Where I Live is a Linking Verb

Where I live, spring is becoming summer. It is a beautiful time of year filled with birdsong and flowers. The hardwood trees have recently leaved out. For a week or so there are seemingly an infinite number of shades of green on the hillsides. Gradually this array becomes one robust, forest green.

 

I am also fortunate that I grew up on a working dairy farm. As a child, I remember heading outside as soon as I could after breakfast, unless it was raining or very cold. Outside, I soaked in the natural world, the plants, animals, birds, insects, weather signs, seasons, and the passage of the day from morning to the end of the afternoon.

 

Recently, I listened with interest to an entomologist explain why people should not kill the spiders they find in their homes. When he was pushed to explain why, not only did he say that very few spiders are poisonous and shun human contact, but mainly, he said, they are living creatures like us and therefore deserve to live out their lives.
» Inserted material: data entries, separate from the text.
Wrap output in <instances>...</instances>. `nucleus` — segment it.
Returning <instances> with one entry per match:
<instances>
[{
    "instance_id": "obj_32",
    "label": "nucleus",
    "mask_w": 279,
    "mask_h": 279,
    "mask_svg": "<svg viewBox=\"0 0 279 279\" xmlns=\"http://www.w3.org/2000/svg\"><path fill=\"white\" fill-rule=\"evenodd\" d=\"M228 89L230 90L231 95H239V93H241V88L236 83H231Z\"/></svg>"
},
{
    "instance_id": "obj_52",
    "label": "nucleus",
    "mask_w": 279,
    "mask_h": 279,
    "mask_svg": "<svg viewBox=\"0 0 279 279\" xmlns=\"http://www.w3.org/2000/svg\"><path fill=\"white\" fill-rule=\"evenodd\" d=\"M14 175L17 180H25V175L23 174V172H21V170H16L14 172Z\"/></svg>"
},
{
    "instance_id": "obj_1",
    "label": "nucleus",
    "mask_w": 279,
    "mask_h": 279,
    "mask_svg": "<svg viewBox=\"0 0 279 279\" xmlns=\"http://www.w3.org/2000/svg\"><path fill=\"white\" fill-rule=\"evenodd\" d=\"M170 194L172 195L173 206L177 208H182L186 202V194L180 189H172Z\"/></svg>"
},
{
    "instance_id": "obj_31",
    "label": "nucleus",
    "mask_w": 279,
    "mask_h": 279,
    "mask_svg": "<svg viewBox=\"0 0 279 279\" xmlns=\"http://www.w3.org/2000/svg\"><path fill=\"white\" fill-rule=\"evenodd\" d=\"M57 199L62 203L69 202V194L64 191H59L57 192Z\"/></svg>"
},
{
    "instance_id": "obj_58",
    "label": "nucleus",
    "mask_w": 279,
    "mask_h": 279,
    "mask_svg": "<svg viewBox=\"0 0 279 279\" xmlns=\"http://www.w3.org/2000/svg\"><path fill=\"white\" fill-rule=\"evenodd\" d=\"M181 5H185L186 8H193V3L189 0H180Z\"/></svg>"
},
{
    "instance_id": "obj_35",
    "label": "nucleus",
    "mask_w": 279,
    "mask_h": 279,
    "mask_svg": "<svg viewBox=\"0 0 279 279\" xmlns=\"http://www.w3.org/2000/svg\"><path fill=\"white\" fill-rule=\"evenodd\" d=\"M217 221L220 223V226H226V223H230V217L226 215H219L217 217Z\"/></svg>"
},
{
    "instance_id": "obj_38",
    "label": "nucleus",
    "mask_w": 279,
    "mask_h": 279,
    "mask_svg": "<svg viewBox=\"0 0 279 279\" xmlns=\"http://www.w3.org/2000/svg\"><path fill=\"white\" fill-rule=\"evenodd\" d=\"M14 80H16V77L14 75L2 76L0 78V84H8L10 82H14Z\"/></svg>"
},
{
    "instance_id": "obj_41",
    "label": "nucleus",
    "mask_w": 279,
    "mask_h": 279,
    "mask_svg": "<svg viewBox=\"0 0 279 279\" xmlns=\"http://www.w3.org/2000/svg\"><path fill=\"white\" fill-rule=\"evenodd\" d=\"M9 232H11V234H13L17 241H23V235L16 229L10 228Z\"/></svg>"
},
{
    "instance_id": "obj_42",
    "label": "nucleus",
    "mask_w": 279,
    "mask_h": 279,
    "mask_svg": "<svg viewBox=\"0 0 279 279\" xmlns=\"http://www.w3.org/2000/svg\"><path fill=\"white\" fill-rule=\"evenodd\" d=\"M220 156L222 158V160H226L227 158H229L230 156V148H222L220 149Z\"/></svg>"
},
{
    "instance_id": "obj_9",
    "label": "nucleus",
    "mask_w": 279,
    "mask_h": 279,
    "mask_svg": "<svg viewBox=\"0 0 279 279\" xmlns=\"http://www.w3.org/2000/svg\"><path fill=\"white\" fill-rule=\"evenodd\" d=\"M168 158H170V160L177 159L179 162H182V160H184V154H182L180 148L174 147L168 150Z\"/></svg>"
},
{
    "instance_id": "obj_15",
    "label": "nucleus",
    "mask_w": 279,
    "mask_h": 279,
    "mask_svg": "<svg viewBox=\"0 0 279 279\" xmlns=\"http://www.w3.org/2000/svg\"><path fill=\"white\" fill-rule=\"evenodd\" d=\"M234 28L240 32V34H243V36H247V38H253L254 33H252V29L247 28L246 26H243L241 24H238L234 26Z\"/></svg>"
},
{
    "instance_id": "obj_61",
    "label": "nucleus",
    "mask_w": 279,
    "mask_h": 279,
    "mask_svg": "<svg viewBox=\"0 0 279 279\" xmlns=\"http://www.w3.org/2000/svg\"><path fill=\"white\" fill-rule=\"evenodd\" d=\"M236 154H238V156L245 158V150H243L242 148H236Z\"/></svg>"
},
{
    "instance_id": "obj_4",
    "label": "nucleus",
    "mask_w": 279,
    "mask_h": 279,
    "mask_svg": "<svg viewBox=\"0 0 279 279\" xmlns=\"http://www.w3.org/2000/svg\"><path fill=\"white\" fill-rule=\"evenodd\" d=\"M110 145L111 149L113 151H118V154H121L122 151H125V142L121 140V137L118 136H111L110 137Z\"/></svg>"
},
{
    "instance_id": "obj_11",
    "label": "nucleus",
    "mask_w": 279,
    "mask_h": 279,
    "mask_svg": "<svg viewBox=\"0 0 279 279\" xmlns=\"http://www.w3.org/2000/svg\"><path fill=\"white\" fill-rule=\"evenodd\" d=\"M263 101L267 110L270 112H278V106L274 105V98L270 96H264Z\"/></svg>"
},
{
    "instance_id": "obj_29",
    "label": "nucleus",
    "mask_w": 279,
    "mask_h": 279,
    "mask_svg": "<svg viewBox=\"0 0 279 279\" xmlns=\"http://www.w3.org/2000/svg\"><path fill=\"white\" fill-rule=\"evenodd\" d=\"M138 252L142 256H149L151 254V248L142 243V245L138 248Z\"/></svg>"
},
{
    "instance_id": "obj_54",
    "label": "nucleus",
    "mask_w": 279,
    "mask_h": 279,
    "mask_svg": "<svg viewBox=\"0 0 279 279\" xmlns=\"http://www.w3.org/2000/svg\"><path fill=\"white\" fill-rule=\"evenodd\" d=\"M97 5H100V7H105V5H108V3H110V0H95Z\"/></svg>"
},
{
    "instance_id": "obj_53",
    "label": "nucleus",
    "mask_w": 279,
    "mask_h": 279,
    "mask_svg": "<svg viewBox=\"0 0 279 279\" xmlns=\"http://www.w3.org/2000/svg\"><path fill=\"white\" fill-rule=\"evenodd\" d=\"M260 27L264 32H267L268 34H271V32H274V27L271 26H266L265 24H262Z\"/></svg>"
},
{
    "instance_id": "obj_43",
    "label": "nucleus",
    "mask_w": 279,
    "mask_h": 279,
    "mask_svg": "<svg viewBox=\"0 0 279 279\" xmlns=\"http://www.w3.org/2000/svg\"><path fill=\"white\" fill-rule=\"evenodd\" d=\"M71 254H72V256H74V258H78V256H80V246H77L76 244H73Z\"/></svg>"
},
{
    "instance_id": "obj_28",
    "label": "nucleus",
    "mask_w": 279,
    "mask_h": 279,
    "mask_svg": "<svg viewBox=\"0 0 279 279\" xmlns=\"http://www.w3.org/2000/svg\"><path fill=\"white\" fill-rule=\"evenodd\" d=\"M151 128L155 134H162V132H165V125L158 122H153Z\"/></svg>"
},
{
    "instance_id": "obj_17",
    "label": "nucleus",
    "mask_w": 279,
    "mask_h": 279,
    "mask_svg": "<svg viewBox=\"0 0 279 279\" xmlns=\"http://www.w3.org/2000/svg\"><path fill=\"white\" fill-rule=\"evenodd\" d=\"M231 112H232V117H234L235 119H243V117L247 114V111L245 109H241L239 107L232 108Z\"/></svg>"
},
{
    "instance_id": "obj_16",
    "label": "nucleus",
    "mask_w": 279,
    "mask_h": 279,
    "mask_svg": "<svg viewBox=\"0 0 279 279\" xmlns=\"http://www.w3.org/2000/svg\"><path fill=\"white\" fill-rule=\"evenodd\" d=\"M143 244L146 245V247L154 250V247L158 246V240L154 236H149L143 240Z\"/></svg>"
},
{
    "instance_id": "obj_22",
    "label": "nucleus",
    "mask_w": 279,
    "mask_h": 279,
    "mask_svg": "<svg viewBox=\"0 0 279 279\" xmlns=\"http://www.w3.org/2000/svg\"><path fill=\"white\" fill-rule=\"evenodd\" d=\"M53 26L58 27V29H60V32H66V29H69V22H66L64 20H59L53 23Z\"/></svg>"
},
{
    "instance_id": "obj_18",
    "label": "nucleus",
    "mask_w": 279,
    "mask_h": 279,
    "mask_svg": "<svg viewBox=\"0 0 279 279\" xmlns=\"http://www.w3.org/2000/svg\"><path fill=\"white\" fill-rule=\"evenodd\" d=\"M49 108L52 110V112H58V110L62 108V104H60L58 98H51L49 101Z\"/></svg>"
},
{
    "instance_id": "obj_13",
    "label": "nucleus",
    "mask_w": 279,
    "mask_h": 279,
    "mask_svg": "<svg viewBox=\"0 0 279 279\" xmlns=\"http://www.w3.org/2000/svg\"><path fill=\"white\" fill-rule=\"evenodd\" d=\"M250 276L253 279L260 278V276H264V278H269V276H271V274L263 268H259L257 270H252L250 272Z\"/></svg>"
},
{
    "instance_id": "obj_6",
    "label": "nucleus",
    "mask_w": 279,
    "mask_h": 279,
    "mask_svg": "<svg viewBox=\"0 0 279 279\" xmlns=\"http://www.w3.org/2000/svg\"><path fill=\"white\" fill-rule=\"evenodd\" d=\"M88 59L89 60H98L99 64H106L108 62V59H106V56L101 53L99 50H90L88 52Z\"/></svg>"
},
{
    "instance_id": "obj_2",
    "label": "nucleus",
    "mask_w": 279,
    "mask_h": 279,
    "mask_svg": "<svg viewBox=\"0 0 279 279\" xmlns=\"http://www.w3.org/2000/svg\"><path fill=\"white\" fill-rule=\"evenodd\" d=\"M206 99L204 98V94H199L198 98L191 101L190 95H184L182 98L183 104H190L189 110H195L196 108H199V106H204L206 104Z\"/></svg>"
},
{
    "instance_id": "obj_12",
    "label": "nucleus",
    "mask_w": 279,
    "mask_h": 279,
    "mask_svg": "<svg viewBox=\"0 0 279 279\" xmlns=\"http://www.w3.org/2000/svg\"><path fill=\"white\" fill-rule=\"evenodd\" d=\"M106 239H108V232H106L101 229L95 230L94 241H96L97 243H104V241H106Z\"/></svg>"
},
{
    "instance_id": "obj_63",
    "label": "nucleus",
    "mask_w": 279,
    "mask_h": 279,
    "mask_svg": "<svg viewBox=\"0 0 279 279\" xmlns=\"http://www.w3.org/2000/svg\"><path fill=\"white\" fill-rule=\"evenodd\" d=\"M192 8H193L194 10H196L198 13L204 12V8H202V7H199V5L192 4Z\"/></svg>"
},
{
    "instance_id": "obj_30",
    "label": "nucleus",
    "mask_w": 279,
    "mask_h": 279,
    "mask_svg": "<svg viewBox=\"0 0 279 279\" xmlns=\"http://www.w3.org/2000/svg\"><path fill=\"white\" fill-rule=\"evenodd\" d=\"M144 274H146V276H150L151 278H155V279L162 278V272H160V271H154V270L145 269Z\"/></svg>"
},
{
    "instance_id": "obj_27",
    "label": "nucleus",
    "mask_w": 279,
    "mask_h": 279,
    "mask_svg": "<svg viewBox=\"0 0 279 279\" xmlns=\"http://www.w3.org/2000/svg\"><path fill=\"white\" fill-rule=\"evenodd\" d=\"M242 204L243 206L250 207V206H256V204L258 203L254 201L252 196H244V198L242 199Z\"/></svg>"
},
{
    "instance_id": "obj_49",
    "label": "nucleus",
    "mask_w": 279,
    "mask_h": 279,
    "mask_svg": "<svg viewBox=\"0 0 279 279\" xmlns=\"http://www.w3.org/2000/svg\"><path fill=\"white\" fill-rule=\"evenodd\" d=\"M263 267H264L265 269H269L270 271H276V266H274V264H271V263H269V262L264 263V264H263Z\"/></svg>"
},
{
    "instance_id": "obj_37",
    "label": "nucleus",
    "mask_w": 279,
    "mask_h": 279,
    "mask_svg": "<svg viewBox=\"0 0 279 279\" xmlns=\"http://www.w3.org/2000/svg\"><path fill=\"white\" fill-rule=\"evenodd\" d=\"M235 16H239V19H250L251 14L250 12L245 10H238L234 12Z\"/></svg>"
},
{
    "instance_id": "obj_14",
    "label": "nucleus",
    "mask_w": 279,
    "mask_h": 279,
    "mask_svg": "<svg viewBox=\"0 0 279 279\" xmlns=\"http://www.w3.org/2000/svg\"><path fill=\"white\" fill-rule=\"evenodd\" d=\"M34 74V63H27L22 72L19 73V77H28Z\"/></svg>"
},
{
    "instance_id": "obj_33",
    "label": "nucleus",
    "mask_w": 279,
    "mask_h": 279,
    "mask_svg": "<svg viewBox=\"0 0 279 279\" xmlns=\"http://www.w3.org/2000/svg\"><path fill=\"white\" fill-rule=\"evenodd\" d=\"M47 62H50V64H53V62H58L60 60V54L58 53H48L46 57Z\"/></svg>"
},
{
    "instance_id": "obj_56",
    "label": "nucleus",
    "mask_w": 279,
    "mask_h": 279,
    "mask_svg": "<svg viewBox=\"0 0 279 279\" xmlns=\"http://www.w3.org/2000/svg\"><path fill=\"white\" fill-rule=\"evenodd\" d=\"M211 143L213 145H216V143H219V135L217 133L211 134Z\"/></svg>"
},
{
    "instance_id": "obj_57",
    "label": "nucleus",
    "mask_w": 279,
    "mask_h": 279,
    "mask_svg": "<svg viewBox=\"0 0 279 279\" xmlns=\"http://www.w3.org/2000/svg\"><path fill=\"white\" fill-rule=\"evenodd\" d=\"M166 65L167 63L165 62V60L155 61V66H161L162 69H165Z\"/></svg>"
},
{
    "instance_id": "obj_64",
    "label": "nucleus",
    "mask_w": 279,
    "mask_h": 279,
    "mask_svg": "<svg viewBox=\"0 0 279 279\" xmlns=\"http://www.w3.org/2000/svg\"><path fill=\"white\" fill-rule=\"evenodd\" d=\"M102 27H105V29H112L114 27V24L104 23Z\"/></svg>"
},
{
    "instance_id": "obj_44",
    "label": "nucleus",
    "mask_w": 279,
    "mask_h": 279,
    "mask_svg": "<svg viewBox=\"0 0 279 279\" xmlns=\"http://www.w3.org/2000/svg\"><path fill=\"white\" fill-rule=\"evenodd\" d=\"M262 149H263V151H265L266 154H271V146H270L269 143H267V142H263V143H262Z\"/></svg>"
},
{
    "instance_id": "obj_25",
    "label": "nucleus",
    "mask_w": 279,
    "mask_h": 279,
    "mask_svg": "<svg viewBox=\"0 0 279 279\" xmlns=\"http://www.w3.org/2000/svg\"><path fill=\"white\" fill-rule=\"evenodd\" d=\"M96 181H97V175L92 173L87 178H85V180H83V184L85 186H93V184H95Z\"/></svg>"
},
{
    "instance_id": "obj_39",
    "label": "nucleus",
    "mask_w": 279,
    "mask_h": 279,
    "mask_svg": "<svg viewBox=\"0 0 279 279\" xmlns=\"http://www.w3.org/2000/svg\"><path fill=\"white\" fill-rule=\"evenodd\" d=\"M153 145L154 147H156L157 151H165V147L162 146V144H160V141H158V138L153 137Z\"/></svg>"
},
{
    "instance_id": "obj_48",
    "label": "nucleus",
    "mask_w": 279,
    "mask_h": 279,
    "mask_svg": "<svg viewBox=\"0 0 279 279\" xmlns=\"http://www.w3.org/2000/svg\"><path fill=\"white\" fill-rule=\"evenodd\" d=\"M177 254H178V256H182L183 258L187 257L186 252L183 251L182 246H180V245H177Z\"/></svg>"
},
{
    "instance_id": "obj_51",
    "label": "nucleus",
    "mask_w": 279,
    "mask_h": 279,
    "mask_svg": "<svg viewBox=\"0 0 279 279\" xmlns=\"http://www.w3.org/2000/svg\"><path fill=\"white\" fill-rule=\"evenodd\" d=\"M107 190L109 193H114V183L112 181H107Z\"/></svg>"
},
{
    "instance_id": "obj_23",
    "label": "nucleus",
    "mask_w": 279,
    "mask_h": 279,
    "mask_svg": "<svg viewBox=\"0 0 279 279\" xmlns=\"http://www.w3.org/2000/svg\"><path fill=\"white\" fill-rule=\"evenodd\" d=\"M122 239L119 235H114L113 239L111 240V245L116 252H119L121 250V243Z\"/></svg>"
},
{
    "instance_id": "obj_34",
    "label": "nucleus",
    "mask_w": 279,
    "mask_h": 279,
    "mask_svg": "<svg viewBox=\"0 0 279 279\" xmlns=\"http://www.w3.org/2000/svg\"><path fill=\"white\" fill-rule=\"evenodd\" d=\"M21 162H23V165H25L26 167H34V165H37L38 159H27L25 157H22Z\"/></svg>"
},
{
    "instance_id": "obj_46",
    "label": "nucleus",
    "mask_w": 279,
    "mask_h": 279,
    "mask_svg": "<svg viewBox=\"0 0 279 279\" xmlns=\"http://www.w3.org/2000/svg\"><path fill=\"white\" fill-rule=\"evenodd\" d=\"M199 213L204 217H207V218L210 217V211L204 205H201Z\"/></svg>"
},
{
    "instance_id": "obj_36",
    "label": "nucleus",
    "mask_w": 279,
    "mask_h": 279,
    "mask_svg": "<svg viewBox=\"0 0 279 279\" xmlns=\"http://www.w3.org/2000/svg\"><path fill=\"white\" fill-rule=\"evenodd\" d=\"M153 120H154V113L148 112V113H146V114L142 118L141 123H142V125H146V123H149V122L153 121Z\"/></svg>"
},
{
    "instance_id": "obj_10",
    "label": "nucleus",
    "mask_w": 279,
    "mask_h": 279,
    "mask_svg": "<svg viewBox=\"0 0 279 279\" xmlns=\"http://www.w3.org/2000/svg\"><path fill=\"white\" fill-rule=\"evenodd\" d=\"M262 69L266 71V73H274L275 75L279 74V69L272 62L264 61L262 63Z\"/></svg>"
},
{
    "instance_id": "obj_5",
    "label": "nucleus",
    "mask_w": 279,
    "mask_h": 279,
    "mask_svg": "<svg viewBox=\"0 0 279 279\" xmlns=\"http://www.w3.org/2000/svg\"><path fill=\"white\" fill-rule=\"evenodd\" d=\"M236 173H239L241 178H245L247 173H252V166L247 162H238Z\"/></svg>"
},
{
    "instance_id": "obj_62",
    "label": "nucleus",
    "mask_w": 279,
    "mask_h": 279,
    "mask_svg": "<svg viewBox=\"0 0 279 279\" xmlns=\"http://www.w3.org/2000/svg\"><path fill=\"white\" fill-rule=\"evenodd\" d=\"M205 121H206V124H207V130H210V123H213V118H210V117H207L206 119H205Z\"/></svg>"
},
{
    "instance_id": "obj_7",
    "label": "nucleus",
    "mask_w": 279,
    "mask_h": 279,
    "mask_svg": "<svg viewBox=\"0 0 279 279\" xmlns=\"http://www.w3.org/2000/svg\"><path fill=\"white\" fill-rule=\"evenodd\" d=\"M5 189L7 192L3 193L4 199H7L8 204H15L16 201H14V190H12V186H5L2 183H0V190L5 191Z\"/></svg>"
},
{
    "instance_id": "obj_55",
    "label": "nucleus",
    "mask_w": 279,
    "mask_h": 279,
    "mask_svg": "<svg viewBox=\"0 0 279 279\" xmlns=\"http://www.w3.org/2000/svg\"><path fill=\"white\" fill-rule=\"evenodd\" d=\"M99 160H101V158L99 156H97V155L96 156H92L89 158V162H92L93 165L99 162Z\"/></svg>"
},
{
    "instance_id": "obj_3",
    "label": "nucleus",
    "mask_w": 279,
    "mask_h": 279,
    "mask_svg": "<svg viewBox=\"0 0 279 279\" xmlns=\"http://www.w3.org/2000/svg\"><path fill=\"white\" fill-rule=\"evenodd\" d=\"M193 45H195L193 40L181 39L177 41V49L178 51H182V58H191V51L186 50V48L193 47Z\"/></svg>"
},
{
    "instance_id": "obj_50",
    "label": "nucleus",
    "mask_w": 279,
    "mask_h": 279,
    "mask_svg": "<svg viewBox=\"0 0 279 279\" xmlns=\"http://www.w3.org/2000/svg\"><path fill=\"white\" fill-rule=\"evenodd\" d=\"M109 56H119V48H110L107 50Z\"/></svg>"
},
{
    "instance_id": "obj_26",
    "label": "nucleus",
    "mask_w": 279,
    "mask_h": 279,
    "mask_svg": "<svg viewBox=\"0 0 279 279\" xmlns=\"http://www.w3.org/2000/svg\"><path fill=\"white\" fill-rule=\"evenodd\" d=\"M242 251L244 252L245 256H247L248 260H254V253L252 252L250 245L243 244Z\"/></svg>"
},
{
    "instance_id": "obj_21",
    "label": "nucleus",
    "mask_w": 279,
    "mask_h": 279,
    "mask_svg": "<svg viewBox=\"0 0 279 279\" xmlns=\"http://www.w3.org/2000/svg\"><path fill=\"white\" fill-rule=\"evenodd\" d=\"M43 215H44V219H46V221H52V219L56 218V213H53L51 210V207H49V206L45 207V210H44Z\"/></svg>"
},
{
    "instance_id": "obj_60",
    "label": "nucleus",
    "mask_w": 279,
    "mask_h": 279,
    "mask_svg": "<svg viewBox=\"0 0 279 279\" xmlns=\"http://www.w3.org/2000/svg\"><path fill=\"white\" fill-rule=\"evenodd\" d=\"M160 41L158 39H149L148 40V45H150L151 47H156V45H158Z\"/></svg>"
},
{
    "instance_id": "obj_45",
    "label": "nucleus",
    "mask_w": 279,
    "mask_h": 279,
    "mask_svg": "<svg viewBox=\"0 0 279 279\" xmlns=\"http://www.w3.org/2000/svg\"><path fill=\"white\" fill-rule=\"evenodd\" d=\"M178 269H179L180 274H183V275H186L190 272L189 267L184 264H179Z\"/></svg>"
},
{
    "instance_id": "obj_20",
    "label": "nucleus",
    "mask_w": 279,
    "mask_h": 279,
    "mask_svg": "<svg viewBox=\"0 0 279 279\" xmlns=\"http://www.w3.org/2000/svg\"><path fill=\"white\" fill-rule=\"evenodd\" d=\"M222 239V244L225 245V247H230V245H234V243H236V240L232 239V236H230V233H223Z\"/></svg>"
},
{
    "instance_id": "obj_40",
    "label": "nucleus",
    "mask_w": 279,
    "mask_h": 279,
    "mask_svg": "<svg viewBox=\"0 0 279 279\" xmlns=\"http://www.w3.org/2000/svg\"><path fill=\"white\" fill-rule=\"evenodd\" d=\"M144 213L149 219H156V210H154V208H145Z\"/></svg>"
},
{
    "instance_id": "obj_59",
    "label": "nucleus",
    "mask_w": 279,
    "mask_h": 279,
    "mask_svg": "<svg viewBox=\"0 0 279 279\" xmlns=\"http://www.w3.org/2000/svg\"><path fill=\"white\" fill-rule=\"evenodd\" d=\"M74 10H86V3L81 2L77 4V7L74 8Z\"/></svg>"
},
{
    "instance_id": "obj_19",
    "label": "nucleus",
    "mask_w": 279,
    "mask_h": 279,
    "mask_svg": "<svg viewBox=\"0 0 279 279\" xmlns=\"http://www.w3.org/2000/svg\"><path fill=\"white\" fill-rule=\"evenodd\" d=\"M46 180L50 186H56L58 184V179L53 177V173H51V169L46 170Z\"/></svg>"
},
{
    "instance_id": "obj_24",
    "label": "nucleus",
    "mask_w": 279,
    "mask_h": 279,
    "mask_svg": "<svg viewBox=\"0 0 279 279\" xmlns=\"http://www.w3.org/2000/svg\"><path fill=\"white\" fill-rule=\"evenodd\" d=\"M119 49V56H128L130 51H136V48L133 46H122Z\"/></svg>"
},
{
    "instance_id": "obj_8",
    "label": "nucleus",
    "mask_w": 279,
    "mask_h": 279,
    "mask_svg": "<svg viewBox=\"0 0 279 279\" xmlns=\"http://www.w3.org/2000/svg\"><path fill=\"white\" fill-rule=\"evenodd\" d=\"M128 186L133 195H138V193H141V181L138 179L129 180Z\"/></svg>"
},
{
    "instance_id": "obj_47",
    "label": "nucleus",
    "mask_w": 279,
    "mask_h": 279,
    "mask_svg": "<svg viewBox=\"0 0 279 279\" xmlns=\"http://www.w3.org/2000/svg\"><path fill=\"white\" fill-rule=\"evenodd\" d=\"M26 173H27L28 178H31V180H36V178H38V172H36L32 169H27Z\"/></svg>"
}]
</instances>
This made perfect sense to me. I remember that we had a ‘pet’ spider we nicknamed what else but Charlotte, who had a web in a corner of our dining room ceiling. But I wondered how convincing his argument was for most of the radio audience.

 

The experience of spring into summer reminds me of an issue I ponder and worry about. In our culture, most of us, as we go about our daily lives, are removed from the natural world. It is other, something separate from the human world. So what do I mean by the ‘natural world?’ The closest definition that I could find, from the Macmillan dictionary (www.macmillandictionary.com) is “the biosphere, the parts of the Earth’s surface and atmosphere where plants an animals can exist,” in other words, an inclusive definition of life on earth.

 

When our environment is under siege from climate change and the depletion of resources, I propose a modest shift in our understanding about and expression of of our connection to the natural world. And it depends on our use of language. At this time, we live in an environment, on the earth, in a landscape, along side nature, etc. Yet we can be home. What if we are not just in the natural world, but we are the natural world? We are not of, or in, or on, but we are… My modest proposal might open our minds to the interconnection of all living things, and, hopefully lead to acts of engagement and stewardship, and not just the use of.